MultiDex Grasping Dataset
- The dataset provides a large-scale, force-closure validated repository with over 436k dexterous grasps across varied robotic hand types and object configurations.
- It employs a rigorous, physics-based, contact-centric sampling pipeline with multi-modal annotations, including SE(3) pose, joint angles, and object geometry.
- Applications include vision-to-grasp mapping, representation learning, and sim-to-real transfer, enabling hand-agnostic evaluation and cross-hand generalization.
The MultiDex Grasping Dataset is a comprehensive, large-scale repository of robotic grasp demonstrations specifically designed to support the development, benchmarking, and generalization of dexterous grasp synthesis algorithms across varied robotic hands. MultiDex encompasses diverse object and hand kinematic configurations and is referenced in multiple foundational works in the grasping literature, notably "GenDexGrasp: Generalizable Dexterous Grasping" (Li et al., 2022) and "Towards a Multi-Embodied Grasping Agent" (Freiberg et al., 31 Oct 2025).

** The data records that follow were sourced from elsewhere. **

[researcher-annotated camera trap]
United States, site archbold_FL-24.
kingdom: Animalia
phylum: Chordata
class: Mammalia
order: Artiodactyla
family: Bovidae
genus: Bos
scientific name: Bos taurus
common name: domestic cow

Its purpose is to provide standardized, force-closure validated grasp data and rich multi-modal annotations to enable generalizable, hand-agnostic learning methods for robotic grasping.
1. Scope and Dataset Composition
MultiDex aggregates a wide spectrum of grasp samples, hand configurations, and object types, making it a benchmark for generalizable manipulation research.
- Total Grasp Instances: 436,000 valid dexterous grasps in (Li et al., 2022); 20,000,000 grasps across 25,000 scenes in (Freiberg et al., 31 Oct 2025).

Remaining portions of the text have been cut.